Tunnel vision
Country Life UK|May 13, 2020
The Private Gardens at Petworth House, West Sussex The home of Lord and Lady Egremont The making of a secluded garden within the landscaped acres has been managed with great charm and panache, reveals Non Morris
Non Morris
Tunnel vision

WHEN Caroline Nelson married novelist and biographer Max, 2nd Baron Egremont, in 1978 and came to live at Petworth House, she knew little about gardening. She was, however, clear that she wanted both to celebrate the extraordinary position of their garden on the private side of the 17th-century house and to create a sense of privacy and intimacy.

‘At night when I look out onto the park, I can see the deer snoozing below my window,’ she says of the view over 700 acres of Capability Brown parkland. Stands of oak and a glittering stretch of lake extend right up to the house, with only the slimmest of terraces and a rounded bastion-shaped ha-ha to separate public from private.

‘The scale of everything here has been very influential. The vast landscape that reaches out from the house as far as the eye can see comes right up to the windows, but the real garden, the walled flowery garden, is out of sight 250 yards away. I wanted to give the sense of the park sweeping over the ha-ha onto the South Lawn and to make here a garden of simple walks, vistas and green glades.’
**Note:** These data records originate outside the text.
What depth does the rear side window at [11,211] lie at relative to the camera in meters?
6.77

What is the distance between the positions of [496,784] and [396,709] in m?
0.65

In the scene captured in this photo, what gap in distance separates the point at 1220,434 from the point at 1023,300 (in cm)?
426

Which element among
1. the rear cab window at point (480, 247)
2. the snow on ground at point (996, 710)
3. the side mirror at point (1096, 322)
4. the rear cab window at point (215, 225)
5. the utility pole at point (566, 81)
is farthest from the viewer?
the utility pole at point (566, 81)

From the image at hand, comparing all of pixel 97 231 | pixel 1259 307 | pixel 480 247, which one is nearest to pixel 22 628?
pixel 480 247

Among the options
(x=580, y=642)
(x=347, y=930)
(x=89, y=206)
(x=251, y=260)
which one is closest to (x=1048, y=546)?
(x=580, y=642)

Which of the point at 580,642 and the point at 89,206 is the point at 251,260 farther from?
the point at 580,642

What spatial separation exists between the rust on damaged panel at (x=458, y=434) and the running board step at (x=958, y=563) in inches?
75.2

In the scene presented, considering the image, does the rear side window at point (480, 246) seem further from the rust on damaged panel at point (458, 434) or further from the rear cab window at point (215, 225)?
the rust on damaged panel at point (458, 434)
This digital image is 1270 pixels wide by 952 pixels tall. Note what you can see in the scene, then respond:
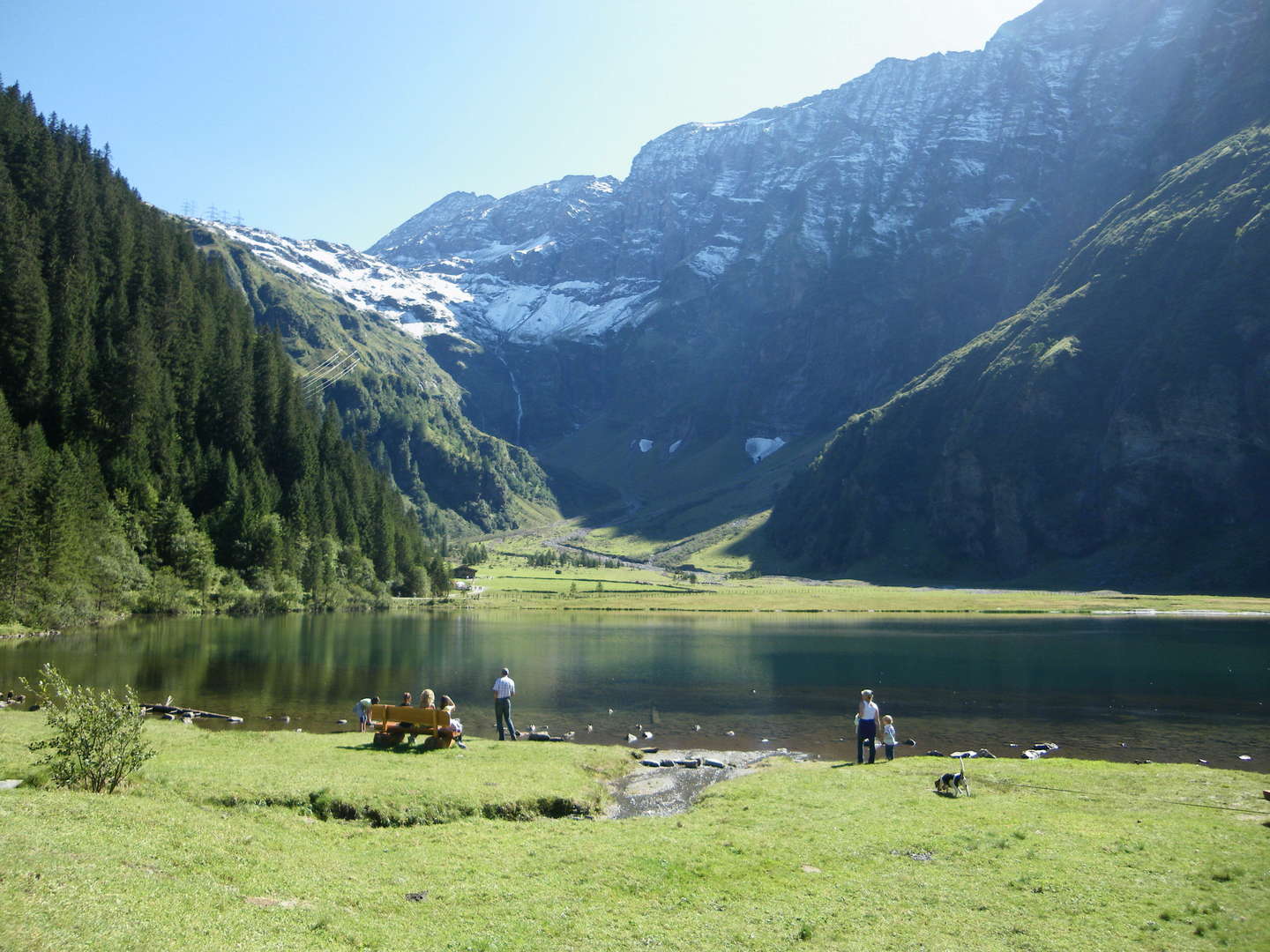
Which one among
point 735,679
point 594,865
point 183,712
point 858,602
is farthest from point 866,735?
point 858,602

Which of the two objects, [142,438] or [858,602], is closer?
[142,438]

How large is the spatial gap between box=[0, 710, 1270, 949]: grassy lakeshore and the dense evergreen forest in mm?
65485

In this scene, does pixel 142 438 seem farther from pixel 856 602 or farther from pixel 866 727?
pixel 856 602

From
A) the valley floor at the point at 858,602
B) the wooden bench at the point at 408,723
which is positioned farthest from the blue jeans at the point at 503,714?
the valley floor at the point at 858,602

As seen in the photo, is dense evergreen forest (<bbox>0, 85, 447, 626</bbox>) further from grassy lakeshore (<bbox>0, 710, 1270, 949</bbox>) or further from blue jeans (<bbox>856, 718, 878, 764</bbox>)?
blue jeans (<bbox>856, 718, 878, 764</bbox>)

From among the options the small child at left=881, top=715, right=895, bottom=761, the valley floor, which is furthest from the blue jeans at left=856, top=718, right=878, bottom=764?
the valley floor

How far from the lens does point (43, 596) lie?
7375cm

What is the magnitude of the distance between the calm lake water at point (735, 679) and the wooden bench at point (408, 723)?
8.74 metres

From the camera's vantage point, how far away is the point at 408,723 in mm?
32719

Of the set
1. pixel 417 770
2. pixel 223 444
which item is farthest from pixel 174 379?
pixel 417 770

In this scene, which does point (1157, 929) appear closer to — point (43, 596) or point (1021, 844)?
point (1021, 844)

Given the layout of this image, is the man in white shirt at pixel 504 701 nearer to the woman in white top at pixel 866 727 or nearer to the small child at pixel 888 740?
the woman in white top at pixel 866 727

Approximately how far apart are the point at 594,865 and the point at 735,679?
48.9 m

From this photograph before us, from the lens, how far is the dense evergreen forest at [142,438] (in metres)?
80.8
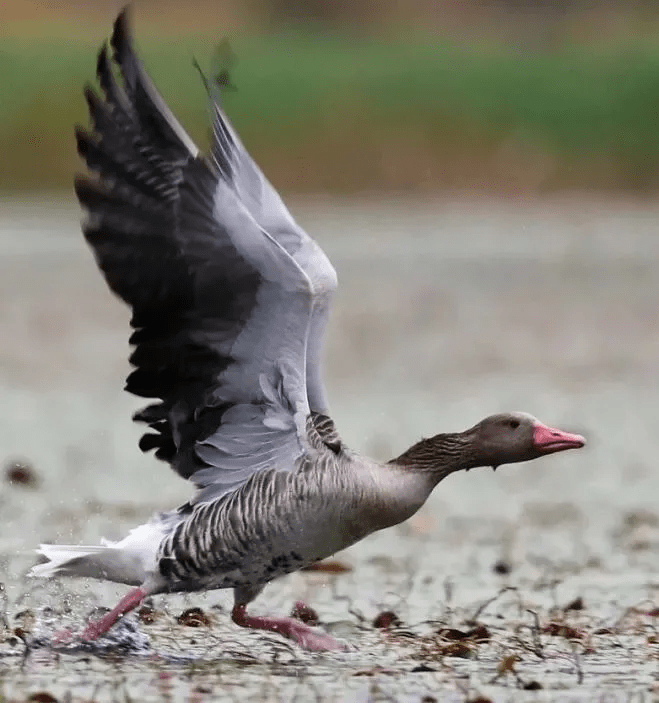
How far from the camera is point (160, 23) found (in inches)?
1613

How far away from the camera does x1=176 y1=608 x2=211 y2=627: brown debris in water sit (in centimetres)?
834

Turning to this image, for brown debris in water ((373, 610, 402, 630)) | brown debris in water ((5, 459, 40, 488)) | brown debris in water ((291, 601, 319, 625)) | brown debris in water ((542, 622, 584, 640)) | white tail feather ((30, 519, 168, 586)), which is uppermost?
brown debris in water ((5, 459, 40, 488))

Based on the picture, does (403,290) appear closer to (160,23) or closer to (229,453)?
(229,453)

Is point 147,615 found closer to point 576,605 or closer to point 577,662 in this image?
point 576,605

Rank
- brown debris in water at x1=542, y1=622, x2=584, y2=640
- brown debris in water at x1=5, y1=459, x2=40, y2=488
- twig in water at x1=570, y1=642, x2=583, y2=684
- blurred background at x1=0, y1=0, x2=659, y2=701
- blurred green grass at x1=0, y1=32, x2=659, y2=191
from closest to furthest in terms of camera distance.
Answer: twig in water at x1=570, y1=642, x2=583, y2=684 → brown debris in water at x1=542, y1=622, x2=584, y2=640 → blurred background at x1=0, y1=0, x2=659, y2=701 → brown debris in water at x1=5, y1=459, x2=40, y2=488 → blurred green grass at x1=0, y1=32, x2=659, y2=191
Caroline became friends with the garden writer Laurence Fleming when he came to Petworth to film for a series called The English Garden with Sir John Gielgud. Together, they started to think about ways to soften this part of the garden. ‘It looked a bit like a golf course crossed by a wide gravel path like a drive. My mother-in-law used to back her Jaguar down to a turning circle by the William Kent urn and drive across the lawn to load up with fruit and flowers from the kitchen garden to take to her house in London.’